■ SUPPLIED DATA ■

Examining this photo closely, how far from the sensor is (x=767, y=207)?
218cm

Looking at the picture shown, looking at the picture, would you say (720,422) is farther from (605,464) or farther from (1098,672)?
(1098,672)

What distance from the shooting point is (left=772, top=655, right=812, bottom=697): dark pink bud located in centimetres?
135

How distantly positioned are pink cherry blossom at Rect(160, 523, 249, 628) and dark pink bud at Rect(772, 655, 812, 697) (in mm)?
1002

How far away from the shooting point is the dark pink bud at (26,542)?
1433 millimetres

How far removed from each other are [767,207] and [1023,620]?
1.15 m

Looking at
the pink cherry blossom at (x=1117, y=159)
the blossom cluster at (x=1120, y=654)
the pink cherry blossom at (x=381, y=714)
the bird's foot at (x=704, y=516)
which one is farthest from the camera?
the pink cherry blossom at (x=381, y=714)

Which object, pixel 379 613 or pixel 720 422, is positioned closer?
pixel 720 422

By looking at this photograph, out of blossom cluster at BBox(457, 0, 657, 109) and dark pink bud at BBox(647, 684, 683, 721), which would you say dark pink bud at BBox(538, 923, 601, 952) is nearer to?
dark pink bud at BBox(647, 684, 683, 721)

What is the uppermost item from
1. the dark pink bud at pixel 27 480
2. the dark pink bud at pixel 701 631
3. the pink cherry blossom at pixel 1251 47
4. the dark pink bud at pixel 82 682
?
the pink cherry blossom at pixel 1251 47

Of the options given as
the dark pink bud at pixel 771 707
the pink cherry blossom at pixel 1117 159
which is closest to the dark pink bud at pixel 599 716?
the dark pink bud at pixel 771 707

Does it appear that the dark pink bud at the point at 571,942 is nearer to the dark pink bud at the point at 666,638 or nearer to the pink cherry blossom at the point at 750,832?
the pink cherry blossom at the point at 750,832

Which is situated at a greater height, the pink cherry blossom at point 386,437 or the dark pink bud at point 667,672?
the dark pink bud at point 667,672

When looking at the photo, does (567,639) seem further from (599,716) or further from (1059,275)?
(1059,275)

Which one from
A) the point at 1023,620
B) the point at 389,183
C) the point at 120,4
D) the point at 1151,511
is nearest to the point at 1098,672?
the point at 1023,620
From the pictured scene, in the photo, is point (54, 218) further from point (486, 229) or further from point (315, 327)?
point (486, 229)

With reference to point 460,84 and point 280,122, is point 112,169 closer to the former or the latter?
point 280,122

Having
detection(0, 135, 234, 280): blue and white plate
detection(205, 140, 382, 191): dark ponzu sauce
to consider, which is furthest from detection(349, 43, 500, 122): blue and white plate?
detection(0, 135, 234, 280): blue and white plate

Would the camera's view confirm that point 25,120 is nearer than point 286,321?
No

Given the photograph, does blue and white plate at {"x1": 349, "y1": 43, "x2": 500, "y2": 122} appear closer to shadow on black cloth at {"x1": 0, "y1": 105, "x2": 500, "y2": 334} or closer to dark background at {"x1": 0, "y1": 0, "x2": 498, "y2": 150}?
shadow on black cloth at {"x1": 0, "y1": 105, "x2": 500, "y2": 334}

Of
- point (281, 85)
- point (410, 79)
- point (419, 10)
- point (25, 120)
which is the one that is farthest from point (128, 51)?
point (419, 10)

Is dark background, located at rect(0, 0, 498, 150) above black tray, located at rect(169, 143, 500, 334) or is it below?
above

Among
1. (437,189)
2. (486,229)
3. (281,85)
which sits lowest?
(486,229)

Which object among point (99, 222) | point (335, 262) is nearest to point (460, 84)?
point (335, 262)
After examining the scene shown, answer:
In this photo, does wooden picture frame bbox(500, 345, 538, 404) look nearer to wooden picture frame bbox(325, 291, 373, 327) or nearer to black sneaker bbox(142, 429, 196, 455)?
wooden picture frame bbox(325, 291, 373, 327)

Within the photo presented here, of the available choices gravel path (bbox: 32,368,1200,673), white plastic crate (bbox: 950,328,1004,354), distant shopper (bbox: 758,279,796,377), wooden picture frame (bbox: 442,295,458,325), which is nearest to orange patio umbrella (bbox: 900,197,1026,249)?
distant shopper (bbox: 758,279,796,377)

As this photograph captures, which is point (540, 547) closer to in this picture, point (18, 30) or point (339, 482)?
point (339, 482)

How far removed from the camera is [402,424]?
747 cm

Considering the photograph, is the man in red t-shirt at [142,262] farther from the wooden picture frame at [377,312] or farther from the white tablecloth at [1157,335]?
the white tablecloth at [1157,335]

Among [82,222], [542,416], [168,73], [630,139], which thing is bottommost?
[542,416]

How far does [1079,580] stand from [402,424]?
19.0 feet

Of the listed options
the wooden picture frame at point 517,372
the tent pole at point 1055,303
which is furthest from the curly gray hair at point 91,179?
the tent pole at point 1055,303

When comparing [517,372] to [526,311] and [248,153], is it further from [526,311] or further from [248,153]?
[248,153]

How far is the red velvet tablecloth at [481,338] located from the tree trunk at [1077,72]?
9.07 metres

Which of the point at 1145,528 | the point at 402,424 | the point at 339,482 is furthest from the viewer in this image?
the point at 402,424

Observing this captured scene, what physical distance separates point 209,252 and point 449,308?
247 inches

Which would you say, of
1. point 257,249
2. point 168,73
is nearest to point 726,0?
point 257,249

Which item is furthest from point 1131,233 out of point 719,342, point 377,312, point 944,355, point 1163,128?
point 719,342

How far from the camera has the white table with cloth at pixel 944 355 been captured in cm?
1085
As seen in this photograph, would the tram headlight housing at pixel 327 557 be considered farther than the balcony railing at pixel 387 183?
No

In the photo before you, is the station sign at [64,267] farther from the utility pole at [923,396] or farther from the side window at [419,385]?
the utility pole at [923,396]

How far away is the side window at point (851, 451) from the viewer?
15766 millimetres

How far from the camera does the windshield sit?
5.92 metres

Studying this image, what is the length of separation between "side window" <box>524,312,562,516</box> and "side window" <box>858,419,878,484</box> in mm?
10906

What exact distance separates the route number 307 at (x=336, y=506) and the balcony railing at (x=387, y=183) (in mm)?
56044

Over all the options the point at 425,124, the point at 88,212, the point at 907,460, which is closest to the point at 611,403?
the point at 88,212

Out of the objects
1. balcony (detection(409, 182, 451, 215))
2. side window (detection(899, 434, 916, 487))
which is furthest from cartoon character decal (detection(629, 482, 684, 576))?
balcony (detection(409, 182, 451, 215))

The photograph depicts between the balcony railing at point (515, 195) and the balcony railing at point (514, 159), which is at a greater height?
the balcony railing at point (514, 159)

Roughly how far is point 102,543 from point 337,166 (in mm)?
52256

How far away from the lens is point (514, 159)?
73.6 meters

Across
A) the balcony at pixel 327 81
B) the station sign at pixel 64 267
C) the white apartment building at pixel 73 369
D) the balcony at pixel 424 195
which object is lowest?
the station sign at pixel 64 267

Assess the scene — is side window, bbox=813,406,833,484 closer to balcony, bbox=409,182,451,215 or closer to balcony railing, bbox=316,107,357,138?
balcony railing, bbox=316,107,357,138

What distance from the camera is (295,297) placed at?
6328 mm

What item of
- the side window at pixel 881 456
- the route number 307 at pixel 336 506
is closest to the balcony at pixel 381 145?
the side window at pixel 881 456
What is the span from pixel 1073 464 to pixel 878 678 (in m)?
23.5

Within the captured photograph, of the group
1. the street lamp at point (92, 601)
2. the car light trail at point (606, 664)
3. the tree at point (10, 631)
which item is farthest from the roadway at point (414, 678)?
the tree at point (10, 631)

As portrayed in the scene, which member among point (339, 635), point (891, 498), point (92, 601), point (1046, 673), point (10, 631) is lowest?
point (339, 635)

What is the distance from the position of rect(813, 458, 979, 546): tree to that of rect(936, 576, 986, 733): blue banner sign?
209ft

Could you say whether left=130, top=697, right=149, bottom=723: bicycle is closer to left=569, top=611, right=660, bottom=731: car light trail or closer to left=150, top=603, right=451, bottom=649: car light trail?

■ WORK INSTRUCTIONS ■
Rewrite the stretch from "The photograph depicts" through "73.6 meters" with "lens" swapped for "camera", leaving everything else the same.

■ WRITTEN REPLY ■
The photograph depicts between the balcony railing at point (515, 195) and the balcony railing at point (514, 159), which is at a greater height?
the balcony railing at point (514, 159)

Roughly how far is point 102,543 from point 337,166 (in mm)?
52256

How far away from the camera is point (514, 159)?
73.6 meters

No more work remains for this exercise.